> [Work required]: The range runs from the line containing "Calvin Klein Baby-boys" to the last line of the entries. Restate those lines word for word, without the pictures.

> [Information]:
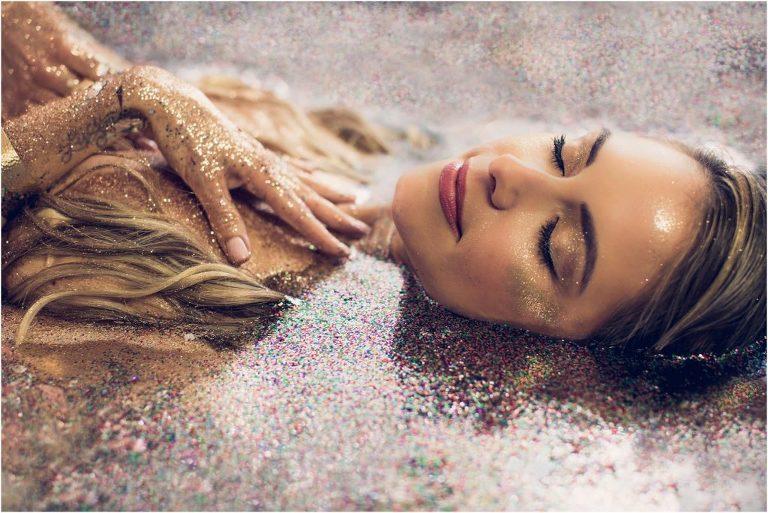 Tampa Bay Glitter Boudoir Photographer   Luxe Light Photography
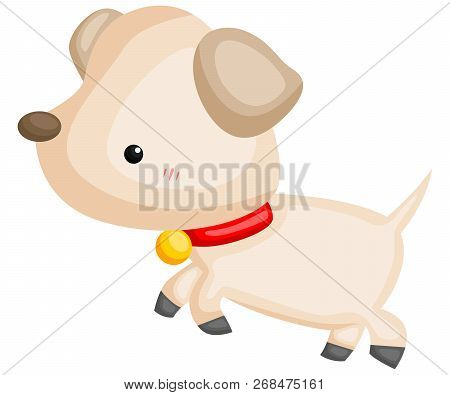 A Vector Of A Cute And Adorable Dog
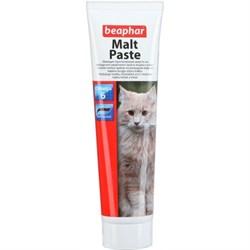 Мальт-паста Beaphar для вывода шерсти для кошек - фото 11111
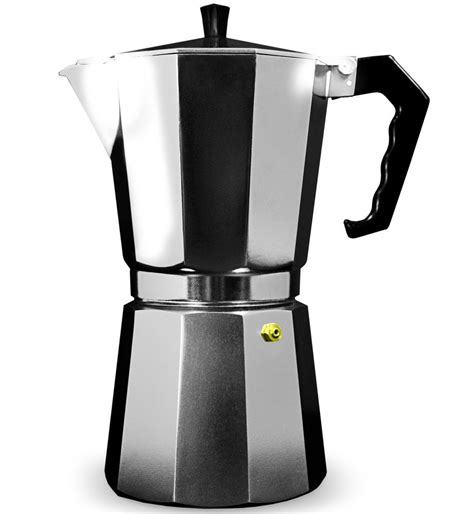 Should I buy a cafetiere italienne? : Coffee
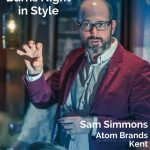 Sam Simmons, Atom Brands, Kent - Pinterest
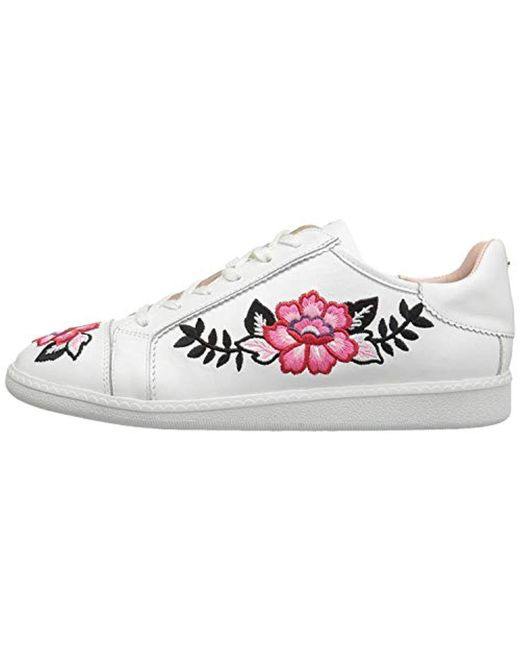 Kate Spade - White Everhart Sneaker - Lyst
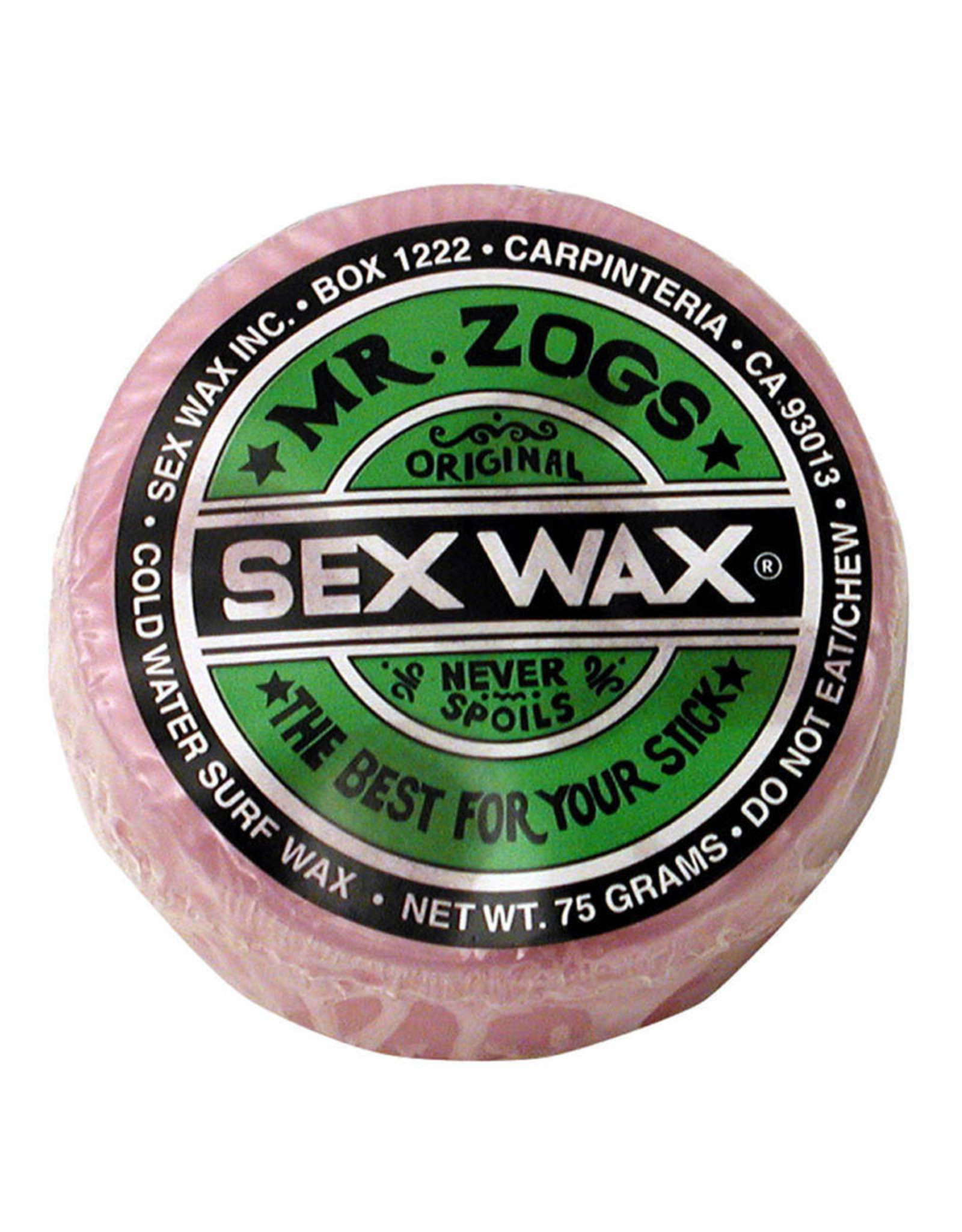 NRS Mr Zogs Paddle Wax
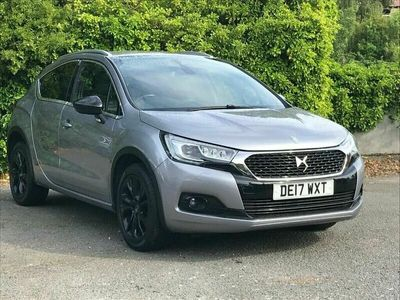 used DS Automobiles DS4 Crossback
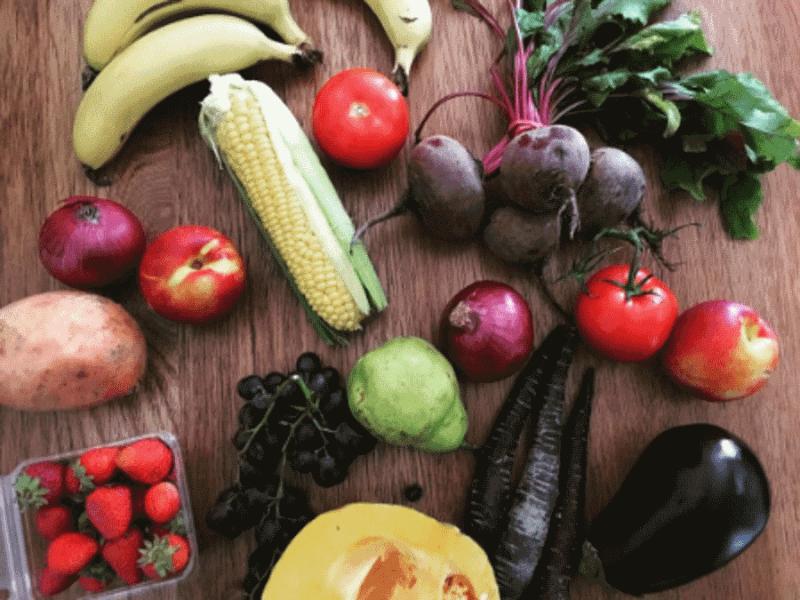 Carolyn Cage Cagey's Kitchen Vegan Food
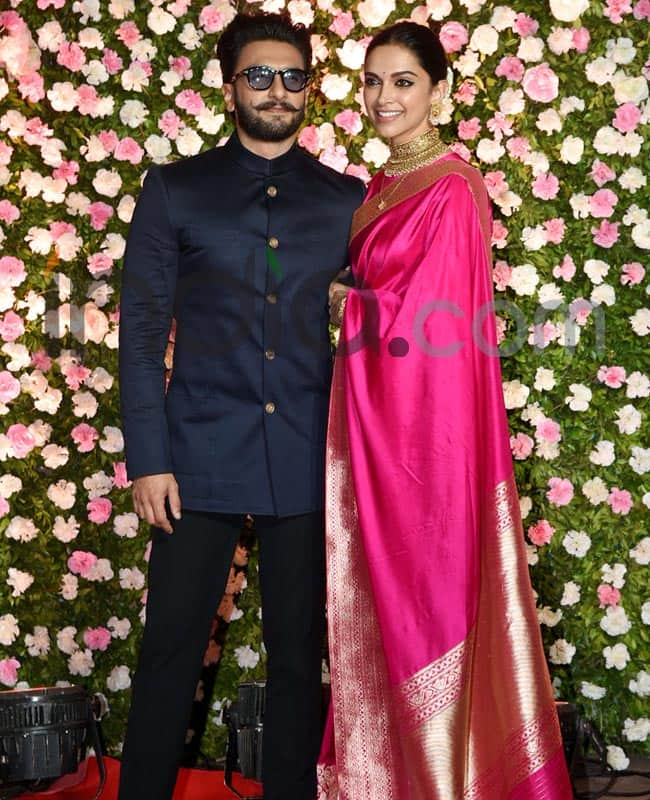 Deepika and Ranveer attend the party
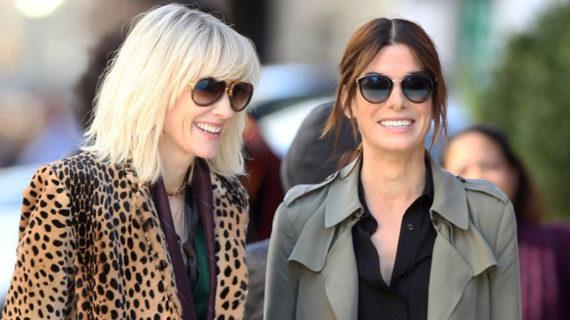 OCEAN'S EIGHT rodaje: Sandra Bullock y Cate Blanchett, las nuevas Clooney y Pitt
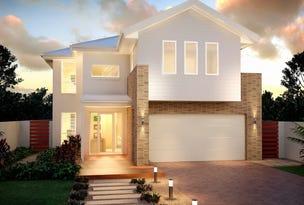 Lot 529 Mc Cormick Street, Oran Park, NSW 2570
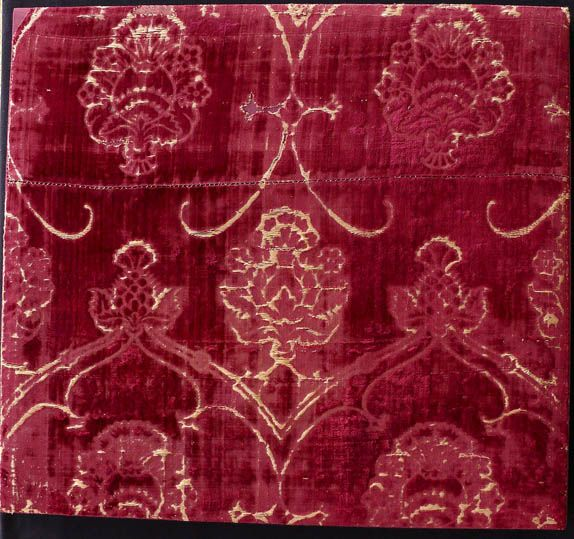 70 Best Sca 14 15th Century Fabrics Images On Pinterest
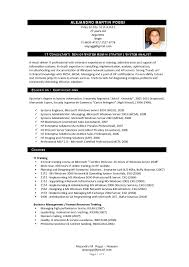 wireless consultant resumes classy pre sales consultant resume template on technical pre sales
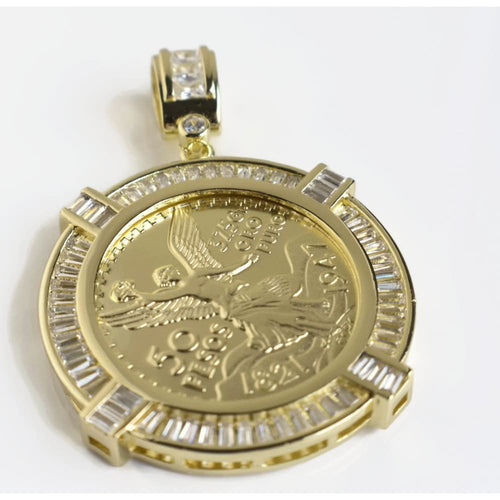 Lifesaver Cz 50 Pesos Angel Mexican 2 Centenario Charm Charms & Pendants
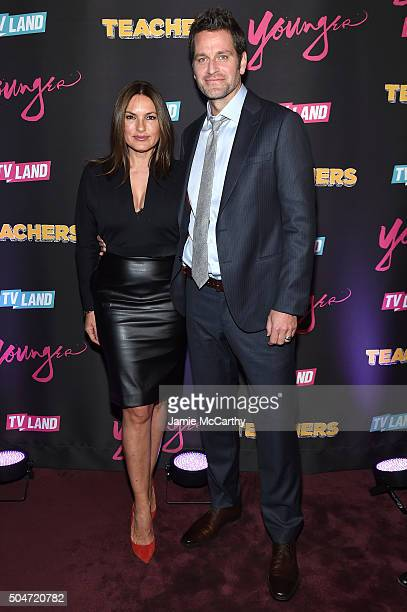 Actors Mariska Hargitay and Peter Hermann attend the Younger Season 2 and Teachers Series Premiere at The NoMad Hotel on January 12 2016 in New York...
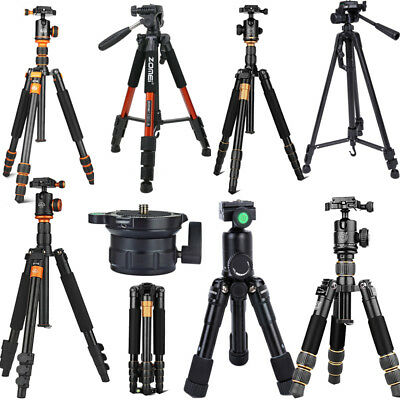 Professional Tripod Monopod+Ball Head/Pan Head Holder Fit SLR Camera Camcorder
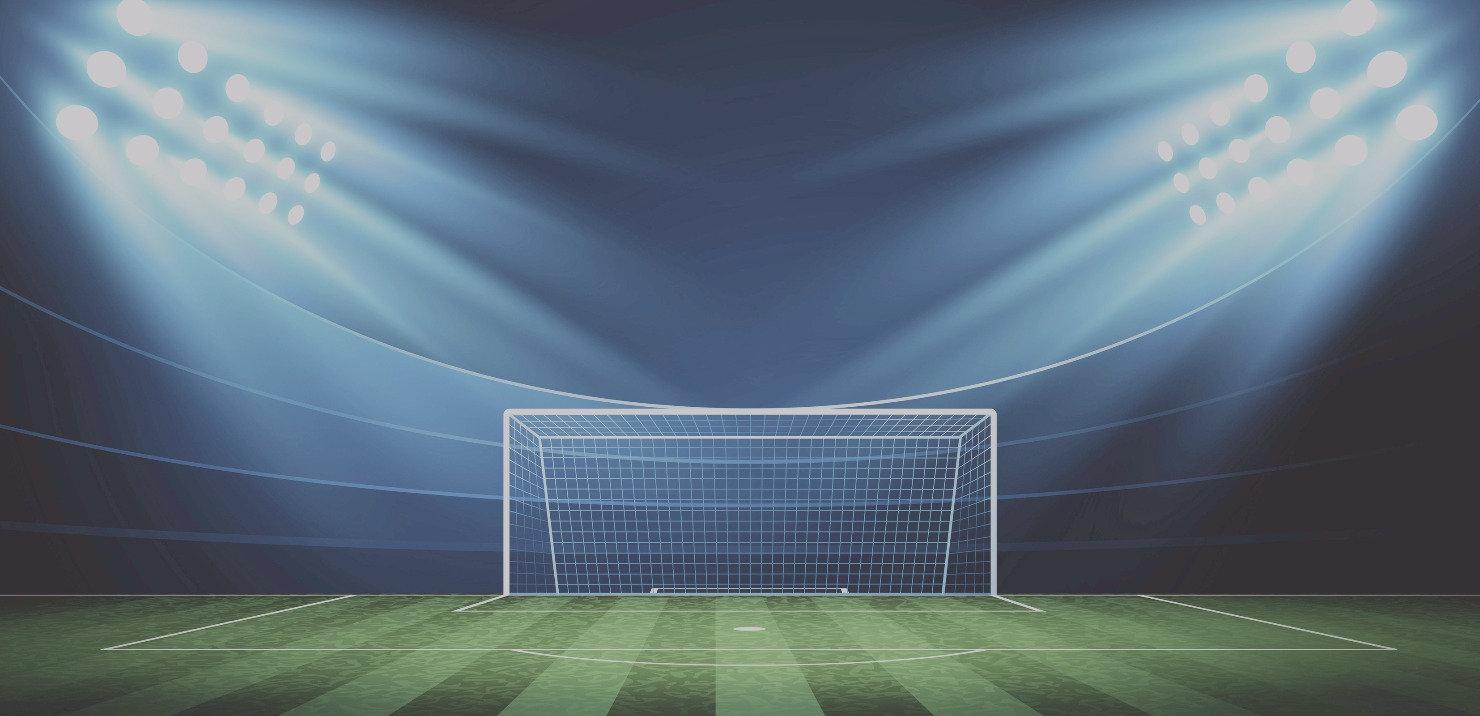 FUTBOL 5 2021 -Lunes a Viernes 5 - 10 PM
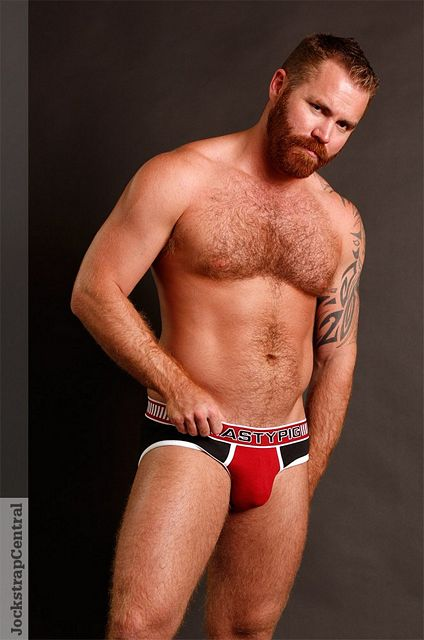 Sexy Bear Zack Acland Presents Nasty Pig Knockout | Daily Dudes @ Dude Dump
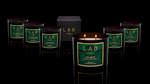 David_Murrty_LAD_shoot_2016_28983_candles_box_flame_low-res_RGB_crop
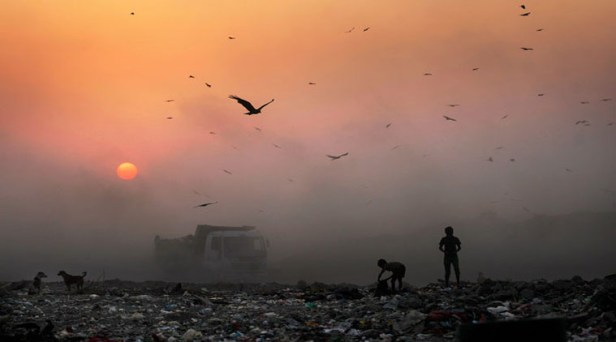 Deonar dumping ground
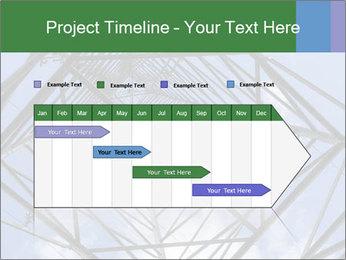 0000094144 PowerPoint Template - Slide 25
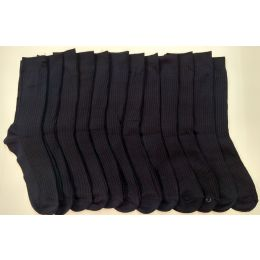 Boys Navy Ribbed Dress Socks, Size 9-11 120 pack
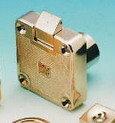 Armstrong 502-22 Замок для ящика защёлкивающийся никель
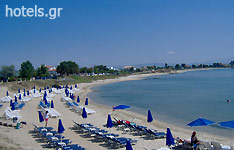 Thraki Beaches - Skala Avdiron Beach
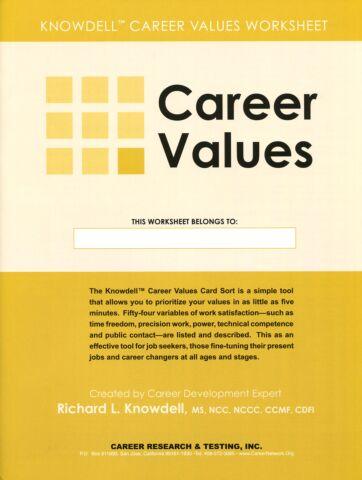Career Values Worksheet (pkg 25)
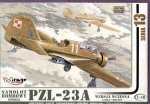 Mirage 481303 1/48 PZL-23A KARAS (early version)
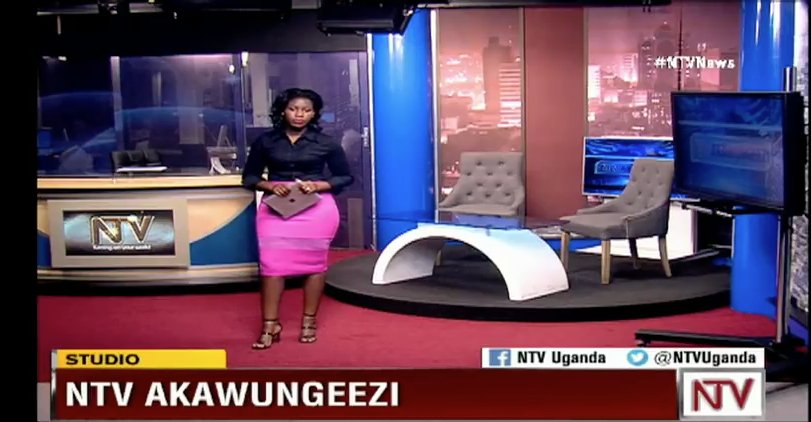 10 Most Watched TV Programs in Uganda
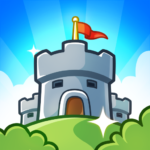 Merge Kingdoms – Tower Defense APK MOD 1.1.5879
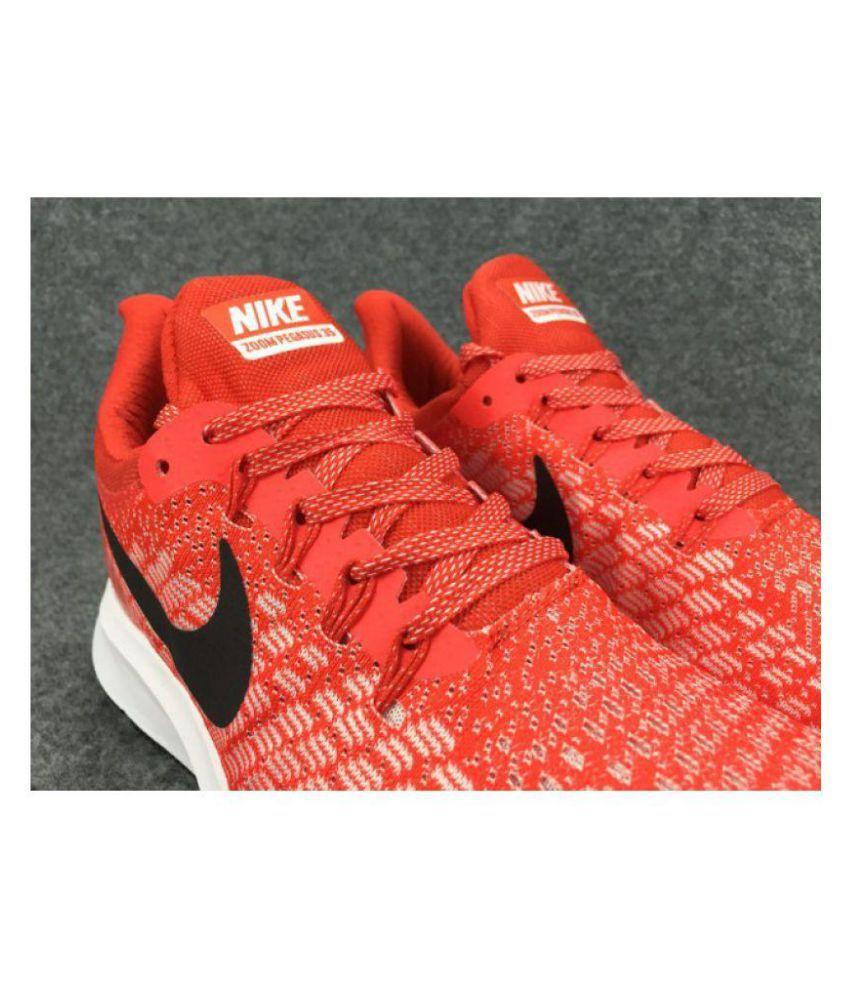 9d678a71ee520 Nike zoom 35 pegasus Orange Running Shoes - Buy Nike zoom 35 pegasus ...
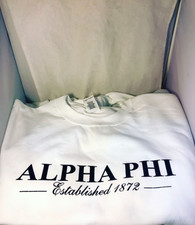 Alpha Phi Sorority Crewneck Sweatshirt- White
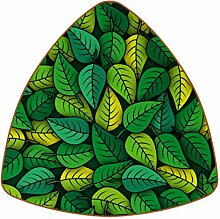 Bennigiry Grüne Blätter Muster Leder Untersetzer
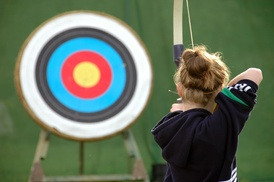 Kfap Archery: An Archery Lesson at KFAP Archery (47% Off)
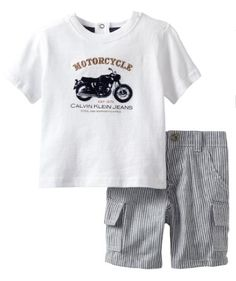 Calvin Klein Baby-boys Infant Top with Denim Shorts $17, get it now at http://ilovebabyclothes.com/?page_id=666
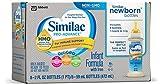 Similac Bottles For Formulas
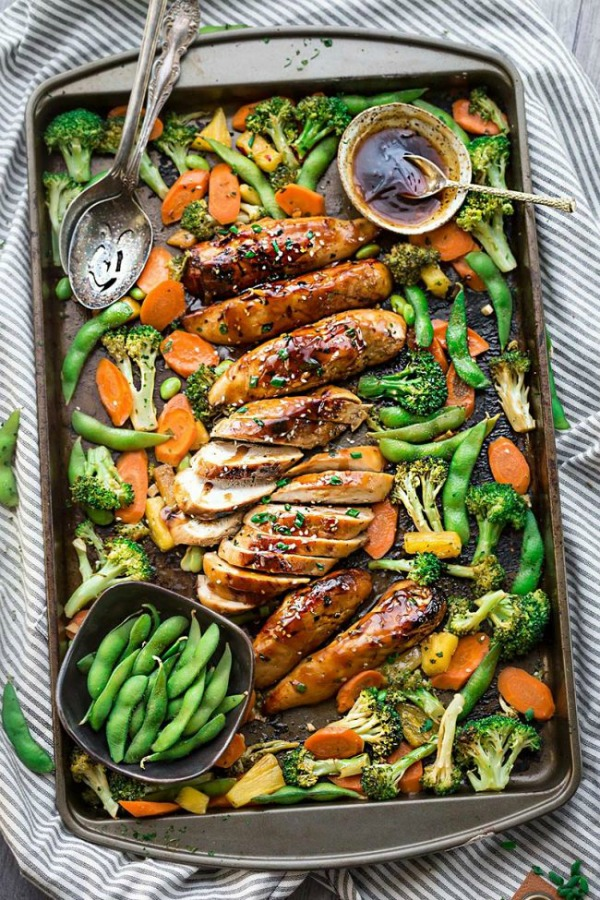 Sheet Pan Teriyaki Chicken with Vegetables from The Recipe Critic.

> [Your solution]:
 Calvin Klein Baby-boys Infant Top with Denim Shorts $17, get it now at http://ilovebabyclothes.com/?page_id=666
 Similac Bottles For Formulas
 Sheet Pan Teriyaki Chicken with Vegetables from The Recipe Critic.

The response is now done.